→ TEXTE SOURCE:
************

Le paysage politique est en miettes et cela est très « Vème République ». Ce paysage m’offre une possibilité d’articuler approches pessimiste et optimiste, ce qui reste toujours un enjeu du commentaire. Le pessimiste et l’optimiste croient qu’ils peuvent prévoir l’avenir, tous deux réduisent l’avenir au présent, c’est bien connu. Tous deux aplatissent les choses, sans le goût du bouillonnement, de l’incertain, sans le goût mais aussi sans l’inquiétude… celui qui aime analyser son temps les envoie promener et s’assied sur le rivage : il lui faut les jaillissements de l’écume tout comme le pressentiment des courants profonds, et même le sentiment que peut surgir une lame qui l’emporte. Il lui faut l’espoir et la crainte, pour pouvoir les éprouver tous deux, les soupeser, les relativiser souvent.
Le paysage politique est en miettes, parce que les forces structurantes que sont les partis politiques sont plus mal en point que jamais.
Le PS dont les dirigeants sont divisés en deux camps, dont l’un a un leader imprévisible et l’autre associe la chèvre et le chou, est dans la pire des situations pour délivrer un message « audible »… voire même un message qui mérite d’être entendu. Bien sûr, on peut toujours s’opposer par une sorte de contestation grincheuse, à la manière de l’adolescent dans ses mauvais jours. Sans tri, sans hiérarchisation, parce que tout cela ne peut sortir que d’un projet, d’une analyse des priorités, d’un ensemble de choix susceptible de s’exprimer au sein d’un programme.
Bien sûr, le PS n’a pas eu besoin d’un programme crédible pour emporter les élections législatives de 1988 et de 1997, mais il était dans le premier cas sur la lancée d’une victoire aux présidentielles, et dans le second cas, il bénéficiait d’un rejet de l’opinion touchant Jacques Chirac et Alain Juppé. Il ne lui reste donc plus qu’à compter sur un rejet de l’équipe Sarkozy…
L’UMP, dont on confie la direction à Xavier Bertrand, dont le moins qu’on puisse dire est que les orientations idéologiques sont discrètes, reste dans la tradition gaulliste des partis godillots, qui peuvent se muer en officines et en boîtes à idées pour les gouvernements, mais là aussi, rien qui annonce une réflexion de fond.

************

→ LISTE DES TÂCHES:
**1.** Traduisez en anglais la phrase suivante, tirée du texte sur le paysage politique : « Le paysage politique est en miettes, parce que les forces structurantes que sont les partis politiques sont plus mal en point que jamais. »
**2.** Recopiez à l'identique, dans le texte sur le paysage politique, tout ce qui va de « Le PS dont les » jusqu'à « sein d’un programme. ».

→ MATÉRIEL FOURNI:
************

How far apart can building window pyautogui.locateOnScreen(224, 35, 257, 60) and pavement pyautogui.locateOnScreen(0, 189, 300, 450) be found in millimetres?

************

→ RÉPONSES PAR TÂCHE:
**1.** The political landscape is in pieces, because the structuring forces that political parties constitute are in worse shape than ever.

**2.**
Le PS dont les dirigeants sont divisés en deux camps, dont l’un a un leader imprévisible et l’autre associe la chèvre et le chou, est dans la pire des situations pour délivrer un message « audible »… voire même un message qui mérite d’être entendu. Bien sûr, on peut toujours s’opposer par une sorte de contestation grincheuse, à la manière de l’adolescent dans ses mauvais jours. Sans tri, sans hiérarchisation, parce que tout cela ne peut sortir que d’un projet, d’une analyse des priorités, d’un ensemble de choix susceptible de s’exprimer au sein d’un programme.